About 4,500 households participated in the survey, split between panel (2,200) and refresher (2,300) households, leading to a response rate of 70% for the panel, 19.6% for the refresher and 30% overall. The response rate for the refresher sample has slightly increased compared to wave one.
5.3 Wave 3
The third wave of the PHF started in March 2017 and the collection of the data ended in November 2017. Households that participated in wave one or two were re-interviewed. All together, the entire sample contains around 7,500 addresses of refresher households and 5,004 of households that belonged to the net sample of the previous waves. About 5,000 households actually participated in the third survey. Similarly to waves one and two, there were incentives both for the participating households and the interviewers.
5.4 Wave 4
The fourth wave of the PHF was intended to start in 2020. Due to the Corona pandemic, it was postponed and took place between April 2021 and January 2022. Around 83% of the realized sample is composed of households that have already participated in at least one of the surveys 2010/11, 2014 or 2017
Altogether, 4,119 households participated in the survey mostly by CATI, split between panel (3,434) and refresher (685) households, leading to a response rate of 57% for the panel, 7% for the refresher and 26% overall. The response rate for the refresher sample has been exceptionally low, as only few households could be motivated to participate in the survey during the coronavirus pandemic.
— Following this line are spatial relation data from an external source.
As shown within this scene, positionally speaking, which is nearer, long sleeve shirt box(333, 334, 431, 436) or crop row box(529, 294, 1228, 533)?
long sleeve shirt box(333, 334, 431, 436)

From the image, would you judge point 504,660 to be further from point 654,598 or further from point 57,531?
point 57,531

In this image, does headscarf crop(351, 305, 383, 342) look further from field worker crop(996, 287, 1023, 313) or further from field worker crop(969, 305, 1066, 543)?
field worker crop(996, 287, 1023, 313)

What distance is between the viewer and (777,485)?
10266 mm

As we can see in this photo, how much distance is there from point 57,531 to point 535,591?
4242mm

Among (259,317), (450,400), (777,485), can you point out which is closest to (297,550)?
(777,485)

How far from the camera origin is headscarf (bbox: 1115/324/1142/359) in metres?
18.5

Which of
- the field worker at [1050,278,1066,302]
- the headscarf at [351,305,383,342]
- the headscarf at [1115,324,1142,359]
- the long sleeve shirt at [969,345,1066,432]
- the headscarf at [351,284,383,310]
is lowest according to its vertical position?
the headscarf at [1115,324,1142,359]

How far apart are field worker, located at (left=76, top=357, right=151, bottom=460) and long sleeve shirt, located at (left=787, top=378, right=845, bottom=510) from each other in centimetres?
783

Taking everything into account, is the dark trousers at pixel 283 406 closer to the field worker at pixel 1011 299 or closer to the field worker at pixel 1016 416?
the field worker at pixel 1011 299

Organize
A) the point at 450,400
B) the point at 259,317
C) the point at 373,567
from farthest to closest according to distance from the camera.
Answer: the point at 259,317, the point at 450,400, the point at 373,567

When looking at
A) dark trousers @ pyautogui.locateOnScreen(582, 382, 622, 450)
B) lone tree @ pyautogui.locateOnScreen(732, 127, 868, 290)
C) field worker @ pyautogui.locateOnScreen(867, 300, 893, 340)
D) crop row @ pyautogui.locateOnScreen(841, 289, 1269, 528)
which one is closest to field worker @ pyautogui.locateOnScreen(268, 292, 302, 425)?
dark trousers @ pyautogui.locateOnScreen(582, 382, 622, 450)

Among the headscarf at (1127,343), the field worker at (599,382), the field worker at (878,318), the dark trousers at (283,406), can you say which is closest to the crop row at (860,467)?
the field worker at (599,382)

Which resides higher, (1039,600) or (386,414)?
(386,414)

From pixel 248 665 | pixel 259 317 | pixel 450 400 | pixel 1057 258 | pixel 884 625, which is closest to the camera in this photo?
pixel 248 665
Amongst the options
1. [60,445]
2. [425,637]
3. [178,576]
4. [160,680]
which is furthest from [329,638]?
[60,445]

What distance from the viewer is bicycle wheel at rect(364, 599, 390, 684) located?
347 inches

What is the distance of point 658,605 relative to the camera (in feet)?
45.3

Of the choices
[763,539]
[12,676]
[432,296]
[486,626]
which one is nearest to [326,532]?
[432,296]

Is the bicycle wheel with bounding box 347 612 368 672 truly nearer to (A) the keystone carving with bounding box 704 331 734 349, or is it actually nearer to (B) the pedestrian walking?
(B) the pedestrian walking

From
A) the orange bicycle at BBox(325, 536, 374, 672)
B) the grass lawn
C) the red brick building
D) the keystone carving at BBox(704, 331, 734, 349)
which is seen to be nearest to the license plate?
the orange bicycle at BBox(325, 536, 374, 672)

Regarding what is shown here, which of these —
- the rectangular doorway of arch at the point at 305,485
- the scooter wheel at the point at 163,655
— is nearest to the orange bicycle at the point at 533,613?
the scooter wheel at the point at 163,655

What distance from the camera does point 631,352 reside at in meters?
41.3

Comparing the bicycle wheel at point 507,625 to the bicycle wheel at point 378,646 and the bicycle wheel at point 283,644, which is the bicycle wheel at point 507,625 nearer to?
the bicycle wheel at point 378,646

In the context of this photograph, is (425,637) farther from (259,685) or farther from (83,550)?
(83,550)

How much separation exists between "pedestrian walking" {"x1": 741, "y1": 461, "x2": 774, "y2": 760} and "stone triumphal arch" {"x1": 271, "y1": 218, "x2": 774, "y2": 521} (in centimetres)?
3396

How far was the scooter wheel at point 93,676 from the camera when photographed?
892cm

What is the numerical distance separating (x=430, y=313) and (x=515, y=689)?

About 250 trained interviewers were employed. Similarly to the previous waves, there were incentives both for the participating households and the interviewers.
5.5. Interim Survey 2019
The Interim Survey 2019 took place in the 2nd half of 2019. A total of 2,760 panellists from previous waves and split households participated in the interim survey via PAPI.
5.6. Interim Survey 2020
The Interim Survey 2020 took place between October 2020 and mid-January 2021. A total of 4,550 households participated in the interim survey via PAPI and CAWI, with the majority already participating in previous surveys.